▸ O que se pede:
Responda às perguntas abaixo com base no texto sobre planos de saúde e autismo.
(a) Em que ano foi aprovada a Resolução nº 539?
(b) Que limitação as Resoluções Normativas nº 469 excluíram para pacientes com transtorno do espectro autista?
(c) Por que tipo de estabelecimento as operadoras têm substituído as clínicas multidisciplinares completas?

Opinião
Os planos de saúde têm descumprido normas importantes da Agência Nacional de Saúde Suplementar (ANS), o que tem prejudicado o atendimento integral a pessoas com transtorno do espectro autista. Uma das práticas é a substituição de clínicas multidisciplinares completas por estabelecimentos com serviços limitados.
As Resoluções Normativas nº 469, publicadas pelo órgão regulador em 2021, excluíram a limitação do número de sessões de terapias para pacientes com transtorno do espectro autista (TEA). Já a Resolução nº 539, aprovada em 2022, garantiu a cobertura integral de métodos e técnicas prescritos por médicos. No entanto, essas garantias vêm sendo frequentemente burladas pelas operadoras.
É válido lembrar que o tratamento do autismo não é executado apenas por um profissional. Ele envolve as intervenções de médicos, psicólogos, fonoaudiólogos, pedagogos, fisioterapeutas, terapeutas ocupacionais e educadores físicos. Recomenda-se que cada paciente seja acompanhado por uma equipe multidisciplinar, capaz de avaliar e desenvolver um programa de intervenção personalizado, considerando que cada pessoa com autismo é única.
Por outro lado, uma prática preocupante que tem sido frequente entre as operadoras é a substituição de clínicas multidisciplinares completas por estabelecimentos que oferecem somente serviços fragmentados e insuficientes.
Violação de direitos
Enquanto as normas da ANS asseguram as sessões essenciais para o cuidado integral das pessoas com transtorno do espectro autista, a manobra das operadoras viola diretamente os direitos já conquistados.

▸ Dados fornecidos:
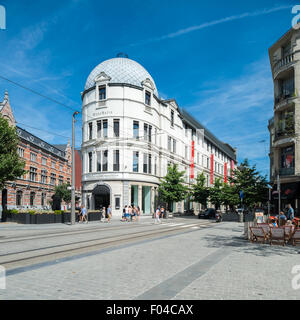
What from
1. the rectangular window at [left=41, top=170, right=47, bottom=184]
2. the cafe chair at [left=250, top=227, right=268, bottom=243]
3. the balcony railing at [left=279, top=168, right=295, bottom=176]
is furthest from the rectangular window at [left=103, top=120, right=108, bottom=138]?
the cafe chair at [left=250, top=227, right=268, bottom=243]

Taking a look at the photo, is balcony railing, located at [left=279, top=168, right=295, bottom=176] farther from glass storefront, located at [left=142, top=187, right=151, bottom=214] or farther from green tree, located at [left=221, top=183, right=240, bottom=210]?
glass storefront, located at [left=142, top=187, right=151, bottom=214]

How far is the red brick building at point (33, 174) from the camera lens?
133 feet

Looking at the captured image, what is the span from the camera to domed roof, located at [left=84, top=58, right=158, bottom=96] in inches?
1453

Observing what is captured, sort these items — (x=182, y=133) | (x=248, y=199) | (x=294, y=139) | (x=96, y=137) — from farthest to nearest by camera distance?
1. (x=182, y=133)
2. (x=96, y=137)
3. (x=248, y=199)
4. (x=294, y=139)

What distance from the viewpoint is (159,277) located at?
6242 mm

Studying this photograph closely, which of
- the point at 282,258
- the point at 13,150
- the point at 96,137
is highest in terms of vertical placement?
the point at 96,137

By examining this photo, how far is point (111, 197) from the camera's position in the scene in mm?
33938

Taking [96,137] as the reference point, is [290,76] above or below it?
above

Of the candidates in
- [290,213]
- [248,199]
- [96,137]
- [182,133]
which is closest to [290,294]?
[290,213]

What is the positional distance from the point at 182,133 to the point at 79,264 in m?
41.9

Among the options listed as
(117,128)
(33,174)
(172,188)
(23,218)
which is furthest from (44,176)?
(23,218)

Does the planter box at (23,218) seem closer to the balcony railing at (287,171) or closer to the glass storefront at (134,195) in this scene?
the glass storefront at (134,195)

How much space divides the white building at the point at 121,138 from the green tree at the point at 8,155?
11.0m

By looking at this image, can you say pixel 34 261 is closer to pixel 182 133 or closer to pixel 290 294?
pixel 290 294
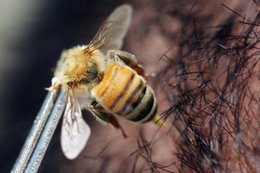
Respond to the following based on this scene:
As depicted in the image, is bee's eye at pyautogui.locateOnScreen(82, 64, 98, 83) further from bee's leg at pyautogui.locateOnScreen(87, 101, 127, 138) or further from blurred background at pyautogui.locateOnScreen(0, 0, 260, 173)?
blurred background at pyautogui.locateOnScreen(0, 0, 260, 173)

▸ Resultado:
(a) Em 2022.
(b) A limitação do número de sessões de terapias.
(c) Por estabelecimentos que oferecem somente serviços fragmentados e insuficientes.